Small-molecule fluorescent probe-based biosensors. (a) Protein labeling and identification of proteolytic proteoform using a GCE-based molecular beacon. Polypeptides containing BCNK are modified with a fluorophore through IEDDA cycloaddition. A corresponding fluorescence quencher connected to the same protein suppresses the fluorescence.
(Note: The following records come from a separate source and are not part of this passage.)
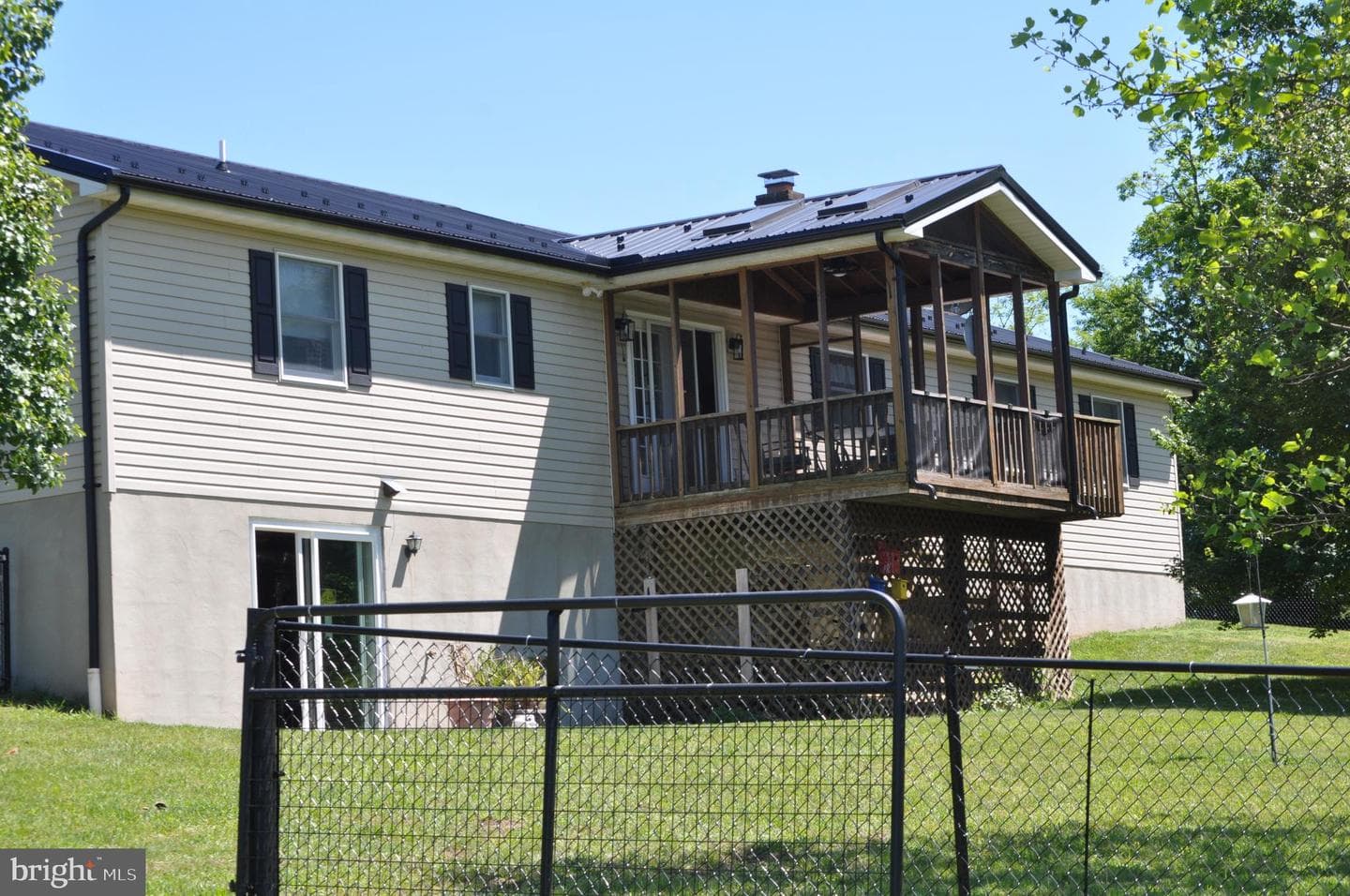 50 Teaberry Lane photo 30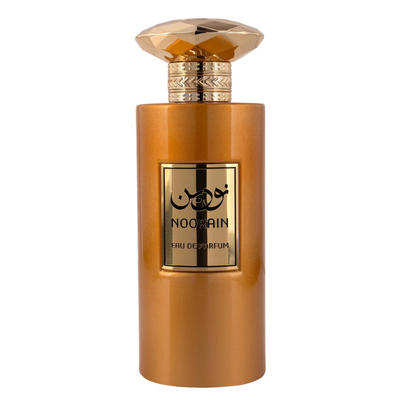 Noorain Eau de Parfum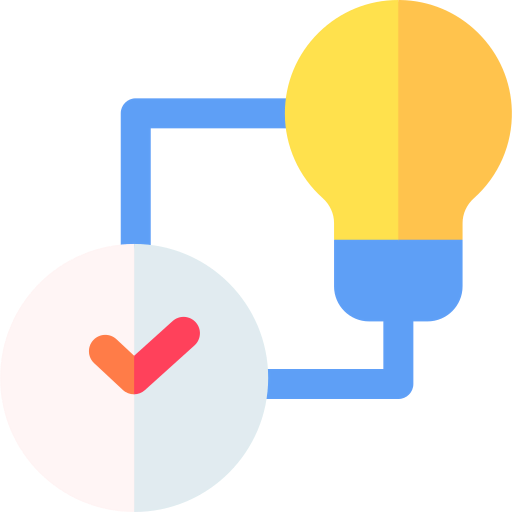 Timer icon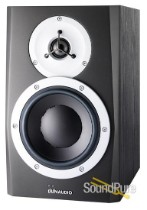 Dynaudio BM6 mkIII Pair Dynaudio BM6 mkIII Pair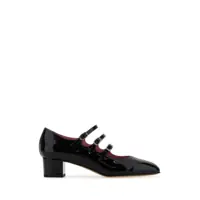 Pantofi cu toc Carel Paris Heeled Shoes Femei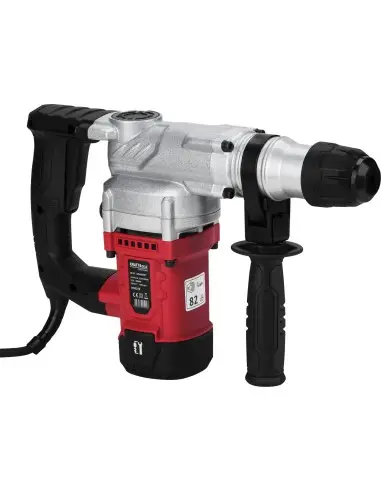 Ciocan rotopercutor SDS-PLUS 2800 W, Kraft&Dele, KD3210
The fluorescence signal is produced when the fluorophore and quencher are separated through proteolysis. (b) Membrane-permeant, environment-sensitive dye mero166 generates a biosensor for the small GTPase Cdc42 within living cells. (c) Overview of producing 3a-tagged αS-PpY114 preformed fibrils (3a-pffs) and their subsequent photoconversion to fibrils (3a-PC-pffs).

Figure 28

Redox enzyme-electrochemical biosensor and nanopore biosensor. (a) A schematic illustration of thiol-chlorine nucleophilic substitution reaction (S-click reaction): sulfur atom in TF (S), chlorine atom in Bodipy373 (Cl). (b) A schematic illustration of PrK and pyrene-diethylene glycol-azide (PDAz) with copper(I)-catalyzed azide–alkyne cycloaddition (click) reaction to a pyrene-diethylene glycol-azide (PDAz). (c) DBCO was covalently attached to AzK via a strain-promoted alkyne–azide cycloaddition reaction (SPAAC).